Mr Suresh Mathur Executive Director, Insurance Regulatory and Development Authority of India (IRDAI) highlighted that low health insurance penetration in the pandemic will lead a large percentage of people falling into poverty. People are uninsured due to lack of awareness of insurance as a protection tool and the types of insurance that exists. Creating awareness should be an important moto for all the stakeholders as insurance awareness plays a key role in the development of the insurance sector.
Significant portion of India still remains un-insured, and this a cause of worry, as covid has shown the devastating effect of people who lack health insurance. Therefore, we need to expand the coverage to this missing middle. The NHA is going to expand the pilot of National digital health mission beyond the six Union Territories and throughout India. We need to make insurance more accessible and affordable addressed Dr Praveen Geedam, Additional Chief Executive Officer, National Health Authority (NHA).
Ayushman Bharat was undertaken for the following reasons: due to lack of affordability and low purchasing power of citizens, NCD disease burden has increased by 25%, high out of pocket expenditure, and no portability of state schemes expressed Dr Vipul Aggarwal, Deputy Chief Executive Officer, National Health Authority (NHA). The current distribution model or the last mile connectivity is not working. The digital medium has to be addressed, before that the industry needs to fix the issue of having a product the customers are willing to pay for stated Ms Malti Jasiwal, Senior Consultant, World Bank & Advisor, National Health Authority.
Speaking on initiatives to further protect Indian citizens, Dr Naresh Trehan, Chairman, CII Council on Healthcare & Chairman and Managing Director, Medanta – The Medicity stated that we need to create a health saving account in India which will help people put aside money on a regular basis. This alongside health insurance will help create an adequate safety net.

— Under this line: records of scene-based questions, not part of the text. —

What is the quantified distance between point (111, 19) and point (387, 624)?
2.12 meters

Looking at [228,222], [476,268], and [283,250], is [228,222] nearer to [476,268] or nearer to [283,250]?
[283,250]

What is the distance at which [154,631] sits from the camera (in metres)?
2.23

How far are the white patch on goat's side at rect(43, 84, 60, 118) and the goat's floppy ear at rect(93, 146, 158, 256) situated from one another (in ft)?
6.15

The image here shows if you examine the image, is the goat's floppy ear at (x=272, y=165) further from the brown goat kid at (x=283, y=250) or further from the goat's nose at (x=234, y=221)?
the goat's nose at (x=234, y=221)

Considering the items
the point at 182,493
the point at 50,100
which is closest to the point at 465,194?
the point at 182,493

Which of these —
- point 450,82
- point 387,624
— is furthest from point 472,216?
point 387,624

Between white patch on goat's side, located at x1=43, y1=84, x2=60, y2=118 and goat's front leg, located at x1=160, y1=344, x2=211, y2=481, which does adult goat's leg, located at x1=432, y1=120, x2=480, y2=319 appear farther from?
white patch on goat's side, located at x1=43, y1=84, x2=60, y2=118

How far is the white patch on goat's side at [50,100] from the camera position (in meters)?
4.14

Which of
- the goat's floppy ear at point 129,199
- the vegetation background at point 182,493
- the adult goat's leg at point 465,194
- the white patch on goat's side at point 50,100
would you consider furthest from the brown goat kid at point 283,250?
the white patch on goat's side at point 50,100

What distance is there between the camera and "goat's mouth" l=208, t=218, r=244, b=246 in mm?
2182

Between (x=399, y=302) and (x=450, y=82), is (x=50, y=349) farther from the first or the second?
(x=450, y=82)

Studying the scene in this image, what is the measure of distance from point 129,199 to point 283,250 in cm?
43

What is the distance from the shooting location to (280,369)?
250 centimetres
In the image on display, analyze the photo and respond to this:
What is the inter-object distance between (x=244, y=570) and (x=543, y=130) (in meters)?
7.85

Mr Tapan Singhel, Chairman, CII National Committee on Insurance and Pensions and Managing Director & CEO, Bajaj Allianz General Insurance Company highlighted that if we are able to cover a billion lives, we are talking about increasing the average life span of Indians by about 5-7 years.
Mr. Krishnan Ramachandran, Chairman, CII Task Force on Health Insurance & Chief Executive Officer and Managing Director, Max Bupa Health Insurance Pvt Ltd expressed that India is one of the few countries where covid is covered by insurance. COVID has impressed on us the urgent need to get all Indians financially protected and the need to invest in healthcare as comparable to developing nations who’s spend is closer to 7% of GDP.

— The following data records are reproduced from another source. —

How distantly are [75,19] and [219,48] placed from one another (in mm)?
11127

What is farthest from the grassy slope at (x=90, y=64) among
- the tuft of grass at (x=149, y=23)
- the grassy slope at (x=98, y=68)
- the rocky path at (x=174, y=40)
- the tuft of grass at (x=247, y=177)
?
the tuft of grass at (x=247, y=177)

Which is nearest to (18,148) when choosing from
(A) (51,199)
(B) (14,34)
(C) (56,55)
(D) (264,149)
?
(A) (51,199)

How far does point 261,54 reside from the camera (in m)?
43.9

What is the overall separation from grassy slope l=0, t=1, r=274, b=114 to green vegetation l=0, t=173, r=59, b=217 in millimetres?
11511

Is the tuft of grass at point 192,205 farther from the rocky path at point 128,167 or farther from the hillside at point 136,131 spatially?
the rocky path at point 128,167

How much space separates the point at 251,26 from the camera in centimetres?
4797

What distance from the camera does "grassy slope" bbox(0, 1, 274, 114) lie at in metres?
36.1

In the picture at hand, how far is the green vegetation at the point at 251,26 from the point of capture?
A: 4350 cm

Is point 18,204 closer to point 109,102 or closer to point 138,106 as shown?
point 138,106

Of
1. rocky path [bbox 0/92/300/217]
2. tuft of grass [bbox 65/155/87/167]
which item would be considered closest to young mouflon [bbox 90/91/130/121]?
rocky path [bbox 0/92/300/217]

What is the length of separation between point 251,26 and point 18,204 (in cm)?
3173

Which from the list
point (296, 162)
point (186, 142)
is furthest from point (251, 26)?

Focusing on accelerating and building upon the National Health Stack, sustaining the interest to invest in Healthcare Infrastructure in Tier2/Tier 3 and remote parts of India and anchoring care financing solutions closer to the consumer needs would be game changers in improved adoption and uptake of Health Insurance for a billion Indians – highlighted Mr Pranay Mehrotra, Partner and Managing Director, BCG.
CII Health Insurance Summit provides the necessary platform for stakeholders across the world to converge and embed their ideas to help usher in a new era of Health Insurance. This platform seeks to address a wide range of issues that cuts across the health-insurance spectrum looking to develop a cohesive industry engagement with core cross sectoral policy dialogues and strategic exchanges. CII is committed to the vision of achieving Universal Health Coverage in India.